Cannell’s dramatic conclusion is that “Human behavior, be it the step into the sun, the step to the supplements, the step into the shade, or the step to the sunscreen, determine brain calcitriol levels.” In the case of the human fetus,   brain calcitriol levels are directly linked to very early cognitive development, with tremendous implications for the developing baby’s brain.

 

 

 

 

Vitamin D and Flu

 

Many health care practitioners are suggesting high doses of vitamin D along with probiotics to combat viral infections like the flu. They argue that if one examines the demographics of children who die from the flu, almost two-thirds had epilepsy, cerebral palsy, or other neuro-developmental conditions associated with vitamin D deficiency. Exacerbating the problem further: many of these kids were taking anti-convulsant drugs, known to leach Vitamin D.

 

 

 

 

Testing for Vitamin D Deficiency

 

Know your vitamin D level! Anyone with recurrent or chronic illness should obtain a baseline measurement.
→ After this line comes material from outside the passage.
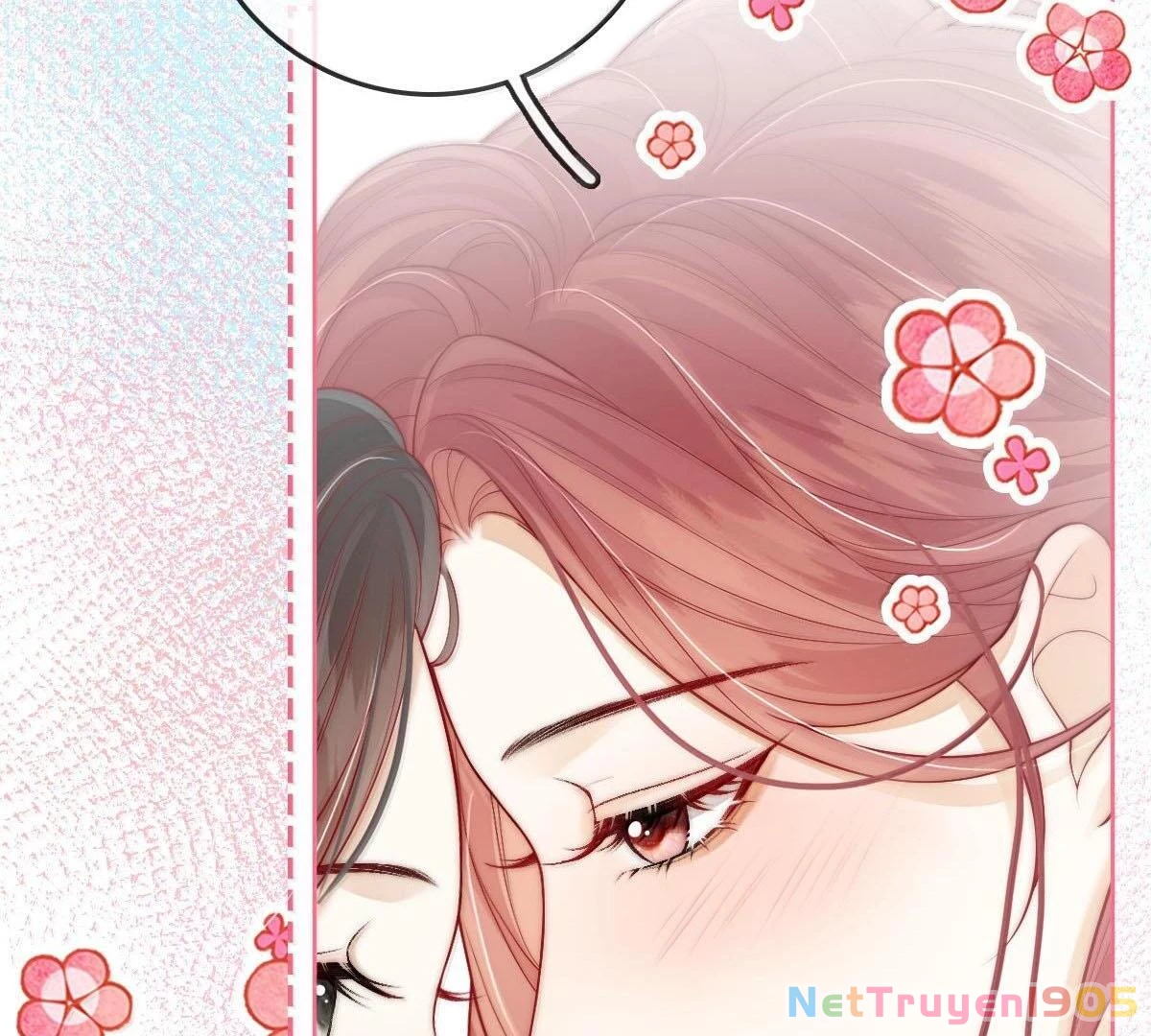 Gió Lớn Hôn Ánh Trăng Chapter 31 - 4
Make sure your whole family has blood levels of Vitamin D above 50 ng/ml. 

 

The most common way to have your vitamin D level tested is to see a doctor. But a new $65 at-home test

 

, which has partnered with ZRT Laboratory. The test measures 25-hydroxyvitamin D or 25 (OH) D, an inactive form of vitamin D. Stick a finger or heel to get a few drops of blood and mail the kit back. The results will be mailed to you without involving a physician.

 

Prevention is the Medicine

 

To prevent Vitamin D deficiency, walk with face, hands and arms exposed to the sun, three or more times a week, for between 10 and 20 minutes, depending on skin tone, the season, and the distance from the Equator. Feed your family cod liver oil and shitake mushrooms! This insidious deficiency is tragically missed in many disease diagnoses. Thankfully, it is the single most cost-effective treatment. Check levels often, replenish and maintain!

 

 

 

 

 

I beg the medical professionals treating the Haitian children and families adopting them to strongly consider supplementing their diets with at least 1000 units a day of D3 as a preventative measure. The small amounts available in enriched orange juice and milk are simply not adequate for these children. Given all they have been through, let’s now think prevention!